The money will go toward retrofitting existing coal-fired power plants owned by American Electric Power, Southern Co.
and Summit Texas Clean Energy to capture and store carbon dioxide, the chief greenhouse gas linked to climate change. The Energy Department is aiming to have the technology available commercially and to share with other big coal-using countries in eight to 10 years.
"Coal is a very important mix of our power. It generates over 50 percent of our electricity. The United States has 25 percent of the entire coal reserves in the world," Chu said. "We don't plan to turn our back on coal. Neither will China. Neither will India."
American Electric Power already is capturing and storing carbon dioxide at its Mountaineer power plant in Mason County. The federal stimulus funding is aimed at allowing the plant to capture and store 90 percent of carbon emissions from the plant.
"It is very important that we test these technologies and make them affordable," AEP Chief Executive Mike Morris said. "We can help others clean up coal use as well."
Southern Co. is getting $295 million for carbon capture at an Alabama power plant north of Mobile and Summit Texas is getting $350 million for work on a 400-megawatt plant planned for Midland-Odessa. The DOE says carbon dioxide from that plant will be piped underground to increase oil recovery in the Permian Basin.
The projects are expected to use an additional $2.2 billion in private capital.
Sen. Jay Rockefeller, D-W.Va., called the investments critical.
"If we're going to really improve our economy for decades to come, we have to have really substantial environmental investments," Rockefeller said. "Today's announcement is all about promise for our future."

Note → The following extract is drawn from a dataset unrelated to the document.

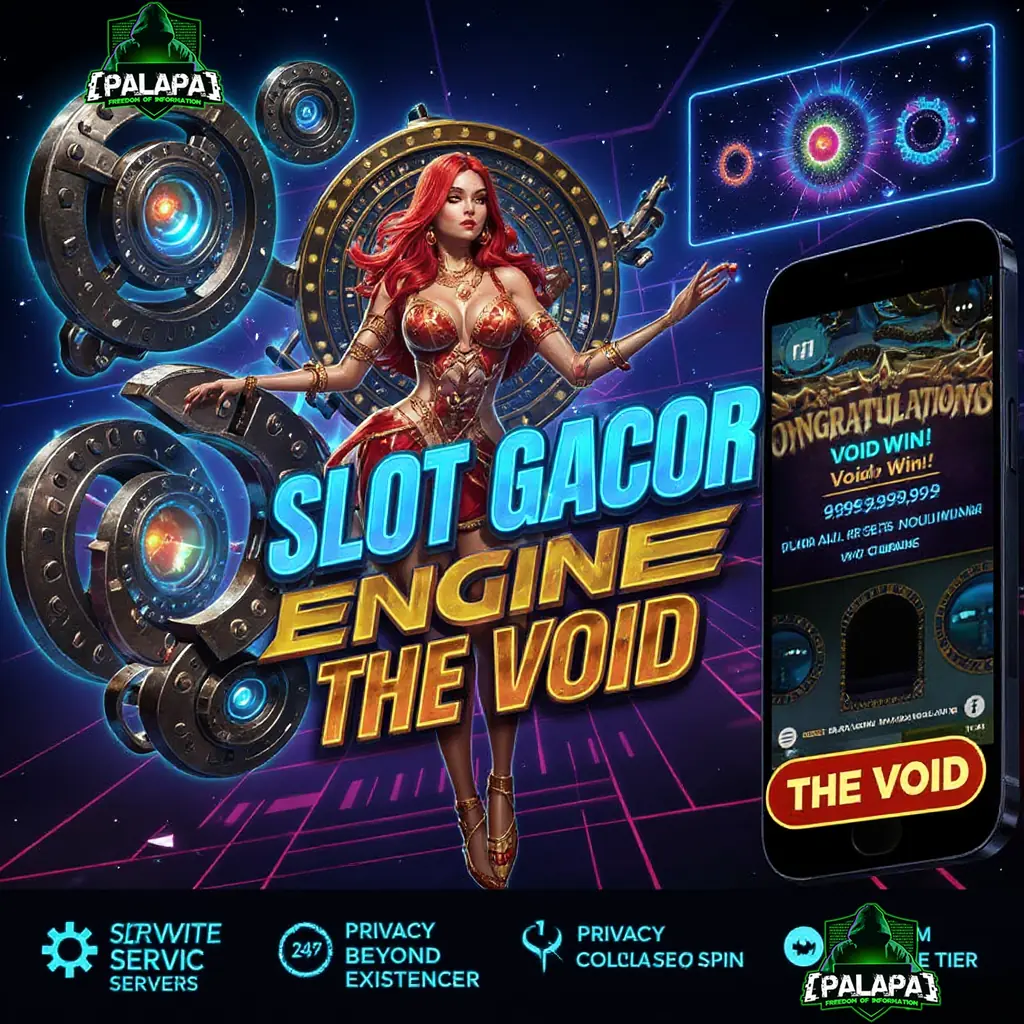 Logo Baru PALAPA HACK SLOT Apk Slot Login Laporan Terkini GE News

Sierra Club spokesman Oliver Bernstein said the organization would prefer investments in green energy and jobs.
"We don't have any problems with research and investments in research and development, but, really, we see an energy future that moves beyond coal," he said. "Until coal can be burned cleanly and mined responsibly and not contribute to global warming, it shouldn't play a key role in our energy future."